Extrinsic is a Substrate specific generalization which includes transactions (a normal term from the blockchain world) as well as inherents (also Substrate-specific).
In classic blockchains, blocks usually contain pieces of information called transactions that give instructions from “the outside world” (i.e. you and me) to the blockchain logic. For crypto-currency blockchains such instructions are generally confined to variations on the theme of transfering funds from one account to another. Substrate generalises this by removing the assumption that this piece of information be signed, instead merely characterising it on the fact that it “comes from the outside world” and is thus “extrinsic” to the blockchain and its state.
For pieces of information that do nonetheless contain a signature to authenticate whatever data it contains, then we reuse the classic term “transaction”. Conversely for those that do not contain a signature, we say they are “inherents”, since the chain assumes that by the fact they are finalised means that what they contain is deemed “inherently true”. This is reminiscent of the timestamp field in the header of classical chains, which is true simply because enough of the network maintainers (miners or validators) accepted it as being reasonable.
Substrate makes almost no assumptions about the extrinsic format: rather it is up to the runtime to determine whether an extrinsic is valid, and if so what to do about it. The only requirement is that it is prefixed with a 4-byte LE-encoded length of the extrinsic (not including the 4-bytes itself) (making it compatible with
Vec<u8> in terms of the general Parity Codec). This allows it to be opaquely encoded and decoded and thus be sent around the network and included in transaction pools easily.

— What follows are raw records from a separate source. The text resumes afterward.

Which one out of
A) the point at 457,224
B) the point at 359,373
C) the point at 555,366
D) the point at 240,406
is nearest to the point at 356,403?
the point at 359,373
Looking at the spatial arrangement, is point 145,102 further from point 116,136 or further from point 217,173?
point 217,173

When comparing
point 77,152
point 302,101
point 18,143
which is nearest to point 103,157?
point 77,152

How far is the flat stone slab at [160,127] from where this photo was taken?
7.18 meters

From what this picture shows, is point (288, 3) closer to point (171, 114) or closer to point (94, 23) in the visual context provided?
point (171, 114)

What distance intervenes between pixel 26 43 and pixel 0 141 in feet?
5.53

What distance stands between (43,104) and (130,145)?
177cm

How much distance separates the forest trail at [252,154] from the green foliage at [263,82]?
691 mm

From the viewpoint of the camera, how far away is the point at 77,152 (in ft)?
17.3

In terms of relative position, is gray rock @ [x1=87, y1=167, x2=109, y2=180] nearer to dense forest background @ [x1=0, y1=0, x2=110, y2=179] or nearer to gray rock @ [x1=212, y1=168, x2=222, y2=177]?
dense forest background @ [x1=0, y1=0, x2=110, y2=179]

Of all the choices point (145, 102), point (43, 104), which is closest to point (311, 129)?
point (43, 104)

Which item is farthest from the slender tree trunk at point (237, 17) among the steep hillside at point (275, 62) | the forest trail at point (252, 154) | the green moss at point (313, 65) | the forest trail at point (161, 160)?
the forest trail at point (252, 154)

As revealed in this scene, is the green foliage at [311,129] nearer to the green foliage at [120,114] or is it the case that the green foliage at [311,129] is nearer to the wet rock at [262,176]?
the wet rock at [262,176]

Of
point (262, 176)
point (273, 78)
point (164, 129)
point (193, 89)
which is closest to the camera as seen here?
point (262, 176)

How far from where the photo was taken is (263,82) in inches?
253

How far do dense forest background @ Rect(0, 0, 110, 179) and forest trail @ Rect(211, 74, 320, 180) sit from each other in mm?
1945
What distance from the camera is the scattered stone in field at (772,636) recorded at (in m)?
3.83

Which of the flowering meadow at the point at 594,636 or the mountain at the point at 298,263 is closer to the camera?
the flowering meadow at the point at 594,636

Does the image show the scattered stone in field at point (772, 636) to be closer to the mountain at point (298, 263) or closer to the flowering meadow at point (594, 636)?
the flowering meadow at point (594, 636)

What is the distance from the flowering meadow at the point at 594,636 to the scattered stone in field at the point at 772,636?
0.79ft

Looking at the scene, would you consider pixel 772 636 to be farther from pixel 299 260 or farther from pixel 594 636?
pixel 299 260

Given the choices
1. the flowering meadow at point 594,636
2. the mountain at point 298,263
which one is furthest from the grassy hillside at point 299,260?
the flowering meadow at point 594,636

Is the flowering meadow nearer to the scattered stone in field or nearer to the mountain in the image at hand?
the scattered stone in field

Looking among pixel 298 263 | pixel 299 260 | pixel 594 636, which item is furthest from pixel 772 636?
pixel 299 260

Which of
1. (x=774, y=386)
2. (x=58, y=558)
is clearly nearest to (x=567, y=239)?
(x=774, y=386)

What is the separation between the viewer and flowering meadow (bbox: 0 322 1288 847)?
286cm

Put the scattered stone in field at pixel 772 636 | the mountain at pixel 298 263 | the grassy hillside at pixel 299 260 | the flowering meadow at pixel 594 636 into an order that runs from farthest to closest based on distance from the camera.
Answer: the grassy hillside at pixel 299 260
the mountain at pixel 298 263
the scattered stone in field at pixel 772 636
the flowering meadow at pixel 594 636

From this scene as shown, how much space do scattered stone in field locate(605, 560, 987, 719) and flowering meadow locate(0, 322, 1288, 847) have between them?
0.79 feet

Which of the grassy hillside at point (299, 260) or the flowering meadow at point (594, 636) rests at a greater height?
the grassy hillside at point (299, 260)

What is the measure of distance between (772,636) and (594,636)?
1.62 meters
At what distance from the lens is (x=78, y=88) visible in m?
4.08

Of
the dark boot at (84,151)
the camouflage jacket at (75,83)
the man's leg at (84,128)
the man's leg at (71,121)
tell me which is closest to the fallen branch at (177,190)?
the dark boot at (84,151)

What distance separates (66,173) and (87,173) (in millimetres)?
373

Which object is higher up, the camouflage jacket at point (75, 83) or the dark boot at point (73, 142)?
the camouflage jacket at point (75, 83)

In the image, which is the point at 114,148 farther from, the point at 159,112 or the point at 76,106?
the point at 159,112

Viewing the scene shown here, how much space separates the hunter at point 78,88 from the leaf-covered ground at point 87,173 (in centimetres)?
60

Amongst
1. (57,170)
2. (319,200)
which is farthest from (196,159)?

Despite Substrate not caring about the extrinsic format at its core, the Substrate Runtime Module Library (SRML) does provide generic implementations of extrinsics which imply their transaction format. Currently two are provided:
UncheckedMortalExtrinsic. The Substrate Node implementation uses the latter. Do note: it’s not the only possible option. Other chains, for example a UTXO chain, may define a wildly different format more suitable for their needs.
Extrinsics are expected to be encodable and decodable. See the
Note: It may seem strange, but currently, Substrate does not define how extrinsics should be encoded. In case of a Polkadot, extrinsics are formed and encoded in the JS part of the code, so you would not find this in the Rust codebase.
In Polkadot runtime, extrinsics are said to be future-proof. Basically, that means that the actual details of the extrinsic are defined by the runtime, whereas external logic, such as network or storage, treats and handles them as opaque byte vectors.
This allows us to update or extend extrinsic definition by changing the runtime only, without forcing clients to update their software.
Extrinsics fall into two broad categories of which only one is conventional transactions. The other is known as inherents. The difference between these two is that transactions are signed and gossipped on the network and can be deemed useful per se. This fits the mould of what you would call transactions in Bitcoin or Ethereum.
Inherents, meanwhile, are not passed on the network and are not signed. They represent data which describes the environment but which cannot call upon anything to prove it per se such as a signature. Rather they are assumed to be “true” simply because a sufficiently large number of validators have agreed on them being reasonable.
To give an example, there is the timestamp inherent which sets the current timestamp of the block. This is not a fixed part of Substrate, but does come as part of the Substrate Runtime Module Library to be used as desired. No signature could fundamentally prove that a block were authored at a given time in quite the same way that a signature can “prove” the desire to spend some particular funds. Rather, it is the business of each validator to ensure that they believe the timestamp is set to something reasonable before they agree that the block candidate is valid.
Other examples include the parachain-heads extrinsic in Polkadot and the “note-missed-proposal” extrinsic used in the Substrate Runtime Module Library to determine and punish or deactivate offline validators.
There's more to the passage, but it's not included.